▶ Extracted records
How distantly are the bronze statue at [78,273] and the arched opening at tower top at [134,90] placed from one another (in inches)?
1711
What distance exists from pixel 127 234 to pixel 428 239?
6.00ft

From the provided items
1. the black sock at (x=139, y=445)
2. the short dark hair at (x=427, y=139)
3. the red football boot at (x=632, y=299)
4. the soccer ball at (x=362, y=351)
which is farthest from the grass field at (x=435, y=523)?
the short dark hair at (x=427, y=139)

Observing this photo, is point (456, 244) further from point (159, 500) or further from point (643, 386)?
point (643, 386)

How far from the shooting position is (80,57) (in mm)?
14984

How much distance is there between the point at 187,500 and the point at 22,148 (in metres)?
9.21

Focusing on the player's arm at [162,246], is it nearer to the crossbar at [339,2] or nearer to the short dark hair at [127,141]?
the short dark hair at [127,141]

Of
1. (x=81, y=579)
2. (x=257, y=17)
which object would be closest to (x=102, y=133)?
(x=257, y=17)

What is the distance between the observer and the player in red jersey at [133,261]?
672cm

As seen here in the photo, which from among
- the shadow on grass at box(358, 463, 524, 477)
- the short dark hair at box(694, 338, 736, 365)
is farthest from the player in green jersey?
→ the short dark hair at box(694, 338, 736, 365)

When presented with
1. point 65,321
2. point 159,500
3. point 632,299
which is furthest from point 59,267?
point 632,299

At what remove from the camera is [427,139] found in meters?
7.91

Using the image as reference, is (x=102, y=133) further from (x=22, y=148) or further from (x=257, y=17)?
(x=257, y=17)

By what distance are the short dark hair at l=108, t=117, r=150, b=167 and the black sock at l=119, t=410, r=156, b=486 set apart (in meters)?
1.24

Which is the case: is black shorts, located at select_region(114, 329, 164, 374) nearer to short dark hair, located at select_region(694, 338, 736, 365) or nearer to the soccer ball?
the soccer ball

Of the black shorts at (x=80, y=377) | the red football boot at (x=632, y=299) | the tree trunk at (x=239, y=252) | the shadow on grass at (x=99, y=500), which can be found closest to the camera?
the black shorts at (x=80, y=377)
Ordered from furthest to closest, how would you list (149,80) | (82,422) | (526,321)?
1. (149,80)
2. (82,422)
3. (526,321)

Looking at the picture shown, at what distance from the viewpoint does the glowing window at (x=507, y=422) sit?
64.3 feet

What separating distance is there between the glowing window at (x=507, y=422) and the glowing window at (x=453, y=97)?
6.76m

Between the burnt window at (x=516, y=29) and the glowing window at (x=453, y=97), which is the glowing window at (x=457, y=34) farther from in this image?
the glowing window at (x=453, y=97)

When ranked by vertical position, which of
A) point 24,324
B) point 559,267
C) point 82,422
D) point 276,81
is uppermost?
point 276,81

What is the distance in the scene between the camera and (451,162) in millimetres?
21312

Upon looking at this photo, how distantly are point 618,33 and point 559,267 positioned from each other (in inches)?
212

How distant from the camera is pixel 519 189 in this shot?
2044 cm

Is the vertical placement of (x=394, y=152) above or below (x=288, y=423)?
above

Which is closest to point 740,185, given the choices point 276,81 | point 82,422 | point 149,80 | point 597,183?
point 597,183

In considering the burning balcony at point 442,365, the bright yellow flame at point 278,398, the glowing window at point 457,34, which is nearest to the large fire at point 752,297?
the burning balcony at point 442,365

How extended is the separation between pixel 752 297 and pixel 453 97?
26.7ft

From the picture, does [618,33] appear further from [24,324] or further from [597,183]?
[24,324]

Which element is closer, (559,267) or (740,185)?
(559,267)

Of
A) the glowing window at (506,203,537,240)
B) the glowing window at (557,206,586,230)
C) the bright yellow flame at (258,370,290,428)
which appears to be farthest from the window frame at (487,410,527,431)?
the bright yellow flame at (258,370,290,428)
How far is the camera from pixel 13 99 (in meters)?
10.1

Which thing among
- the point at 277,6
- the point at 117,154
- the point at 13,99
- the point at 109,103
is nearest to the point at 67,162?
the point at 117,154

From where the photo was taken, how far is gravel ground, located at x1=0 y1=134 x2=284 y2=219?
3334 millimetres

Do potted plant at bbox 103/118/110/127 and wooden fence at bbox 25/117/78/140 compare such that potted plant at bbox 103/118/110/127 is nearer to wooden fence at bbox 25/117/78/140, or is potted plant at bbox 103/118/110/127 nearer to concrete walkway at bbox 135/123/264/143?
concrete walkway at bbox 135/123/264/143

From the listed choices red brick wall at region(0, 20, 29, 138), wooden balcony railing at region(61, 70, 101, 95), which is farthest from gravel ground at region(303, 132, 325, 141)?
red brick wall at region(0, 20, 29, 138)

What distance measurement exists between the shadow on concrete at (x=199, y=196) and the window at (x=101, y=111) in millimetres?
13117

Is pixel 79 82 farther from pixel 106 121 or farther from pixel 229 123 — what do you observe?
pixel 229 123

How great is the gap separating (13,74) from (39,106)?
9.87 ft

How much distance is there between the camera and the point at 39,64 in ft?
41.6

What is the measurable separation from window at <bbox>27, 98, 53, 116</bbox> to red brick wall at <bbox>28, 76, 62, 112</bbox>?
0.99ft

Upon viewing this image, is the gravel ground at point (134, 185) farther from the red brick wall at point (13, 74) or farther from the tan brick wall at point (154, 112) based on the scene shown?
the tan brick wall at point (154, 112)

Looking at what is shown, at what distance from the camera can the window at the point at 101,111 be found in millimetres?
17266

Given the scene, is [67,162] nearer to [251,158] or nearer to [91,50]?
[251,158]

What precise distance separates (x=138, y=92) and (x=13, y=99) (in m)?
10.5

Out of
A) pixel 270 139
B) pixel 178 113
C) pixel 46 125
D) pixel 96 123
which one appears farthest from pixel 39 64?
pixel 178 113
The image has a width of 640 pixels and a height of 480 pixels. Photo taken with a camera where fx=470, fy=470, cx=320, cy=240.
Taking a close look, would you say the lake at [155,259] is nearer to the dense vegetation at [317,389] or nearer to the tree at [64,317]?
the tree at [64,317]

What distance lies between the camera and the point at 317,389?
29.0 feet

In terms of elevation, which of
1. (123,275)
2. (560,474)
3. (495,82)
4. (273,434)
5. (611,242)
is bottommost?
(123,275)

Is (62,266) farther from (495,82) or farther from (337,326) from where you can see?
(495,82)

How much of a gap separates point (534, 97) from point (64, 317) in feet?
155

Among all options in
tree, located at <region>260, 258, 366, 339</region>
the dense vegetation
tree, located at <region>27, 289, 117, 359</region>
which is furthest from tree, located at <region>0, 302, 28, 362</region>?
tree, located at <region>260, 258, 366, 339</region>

▶ Request
Print the material above once more, exactly.

▶ Reply
How distantly are the bronze statue at [78,273] and the arched opening at tower top at [134,90] placed from one another (in inches)?
1711
What distance exists from pixel 127 234 to pixel 428 239?
6.00ft

From the provided items
1. the black sock at (x=139, y=445)
2. the short dark hair at (x=427, y=139)
3. the red football boot at (x=632, y=299)
4. the soccer ball at (x=362, y=351)
which is farthest from the grass field at (x=435, y=523)?
the short dark hair at (x=427, y=139)

Observing this photo, is point (456, 244) further from point (159, 500) or further from point (643, 386)?
point (643, 386)

How far from the shooting position is (80,57) (in mm)?
14984

How much distance is there between the point at 187,500 and the point at 22,148 (in metres)?
9.21

Focusing on the player's arm at [162,246], is it nearer to the crossbar at [339,2] or nearer to the short dark hair at [127,141]?
the short dark hair at [127,141]

Of
1. (x=81, y=579)
2. (x=257, y=17)
which object would be closest to (x=102, y=133)?
(x=257, y=17)

What is the distance between the observer and the player in red jersey at [133,261]?
672cm

As seen here in the photo, which from among
- the shadow on grass at box(358, 463, 524, 477)
- the short dark hair at box(694, 338, 736, 365)
is farthest from the player in green jersey?
→ the short dark hair at box(694, 338, 736, 365)

When presented with
1. point 65,321
2. point 159,500
3. point 632,299
which is furthest from point 59,267?
point 632,299

At what remove from the camera is [427,139] found in meters?
7.91

Using the image as reference, is (x=102, y=133) further from (x=22, y=148) or further from (x=257, y=17)?
(x=257, y=17)

By what distance are the short dark hair at l=108, t=117, r=150, b=167 and the black sock at l=119, t=410, r=156, b=486 set apart (in meters)?
1.24

Which is the case: is black shorts, located at select_region(114, 329, 164, 374) nearer to short dark hair, located at select_region(694, 338, 736, 365) or nearer to the soccer ball?
the soccer ball

Of the black shorts at (x=80, y=377) | the red football boot at (x=632, y=299) | the tree trunk at (x=239, y=252) | the shadow on grass at (x=99, y=500), which can be found closest to the camera?
the black shorts at (x=80, y=377)
Ordered from furthest to closest, how would you list (149,80) | (82,422) | (526,321)?
1. (149,80)
2. (82,422)
3. (526,321)

Looking at the picture shown, at what distance from the viewpoint does the glowing window at (x=507, y=422) sit?
64.3 feet

What separating distance is there between the glowing window at (x=507, y=422) and the glowing window at (x=453, y=97)?
6.76m

Between the burnt window at (x=516, y=29) and the glowing window at (x=453, y=97), which is the glowing window at (x=457, y=34) farther from in this image?
the glowing window at (x=453, y=97)

When ranked by vertical position, which of
A) point 24,324
B) point 559,267
C) point 82,422
D) point 276,81
is uppermost?
point 276,81

What is the distance in the scene between the camera and (451,162) in millimetres?
21312

Upon looking at this photo, how distantly are point 618,33 and point 559,267 positioned from each other (in inches)?
212

How distant from the camera is pixel 519 189 in this shot?
2044 cm

Is the vertical placement of (x=394, y=152) above or below (x=288, y=423)?
above

Which is closest to point 740,185, given the choices point 276,81 | point 82,422 | point 149,80 | point 597,183?
point 597,183

In considering the burning balcony at point 442,365, the bright yellow flame at point 278,398, the glowing window at point 457,34, which is nearest to the large fire at point 752,297?
the burning balcony at point 442,365

How extended is the separation between pixel 752 297 and pixel 453 97?
26.7ft

From the picture, does [618,33] appear further from [24,324] or further from [597,183]?
[24,324]

Which element is closer, (559,267) or (740,185)?
(559,267)

Of
A) the glowing window at (506,203,537,240)
B) the glowing window at (557,206,586,230)
C) the bright yellow flame at (258,370,290,428)
which appears to be farthest from the window frame at (487,410,527,431)?
the bright yellow flame at (258,370,290,428)
How far is the camera from pixel 13 99 (in meters)?
10.1

Which thing among
- the point at 277,6
- the point at 117,154
- the point at 13,99
- the point at 109,103
is nearest to the point at 67,162?
the point at 117,154

From where the photo was taken, how far is gravel ground, located at x1=0 y1=134 x2=284 y2=219?
3334 millimetres

Do potted plant at bbox 103/118/110/127 and wooden fence at bbox 25/117/78/140 compare such that potted plant at bbox 103/118/110/127 is nearer to wooden fence at bbox 25/117/78/140, or is potted plant at bbox 103/118/110/127 nearer to concrete walkway at bbox 135/123/264/143?
concrete walkway at bbox 135/123/264/143

From the listed choices red brick wall at region(0, 20, 29, 138), wooden balcony railing at region(61, 70, 101, 95), which is farthest from gravel ground at region(303, 132, 325, 141)?
red brick wall at region(0, 20, 29, 138)

What distance measurement exists between the shadow on concrete at (x=199, y=196) and the window at (x=101, y=111) in millimetres?
13117

Is pixel 79 82 farther from pixel 106 121 or farther from pixel 229 123 — what do you observe?
pixel 229 123

How great is the gap separating (13,74) from (39,106)?
9.87 ft

How much distance is there between the camera and the point at 39,64 in ft?
41.6

What is the measurable separation from window at <bbox>27, 98, 53, 116</bbox> to red brick wall at <bbox>28, 76, 62, 112</bbox>?
0.99ft

Upon viewing this image, is the gravel ground at point (134, 185) farther from the red brick wall at point (13, 74) or farther from the tan brick wall at point (154, 112) based on the scene shown?
the tan brick wall at point (154, 112)

Looking at what is shown, at what distance from the camera can the window at the point at 101,111 be found in millimetres?
17266

Given the scene, is [67,162] nearer to [251,158] or nearer to [91,50]?
[251,158]

What precise distance separates (x=138, y=92) and (x=13, y=99) (in m)?
10.5

Out of
A) pixel 270 139
B) pixel 178 113
C) pixel 46 125
D) pixel 96 123
which one appears farthest from pixel 39 64?
pixel 178 113
The image has a width of 640 pixels and a height of 480 pixels. Photo taken with a camera where fx=470, fy=470, cx=320, cy=240.
Taking a close look, would you say the lake at [155,259] is nearer to the dense vegetation at [317,389] or nearer to the tree at [64,317]?
the tree at [64,317]

What distance lies between the camera and the point at 317,389?
29.0 feet

In terms of elevation, which of
1. (123,275)
2. (560,474)
3. (495,82)
4. (273,434)
5. (611,242)
is bottommost?
(123,275)

Is (62,266) farther from (495,82) or farther from (337,326) from where you can see?
(495,82)

How much of a gap separates point (534, 97) from point (64, 317) in feet?
155

Among all options in
tree, located at <region>260, 258, 366, 339</region>
the dense vegetation
tree, located at <region>27, 289, 117, 359</region>
which is furthest from tree, located at <region>0, 302, 28, 362</region>?
tree, located at <region>260, 258, 366, 339</region>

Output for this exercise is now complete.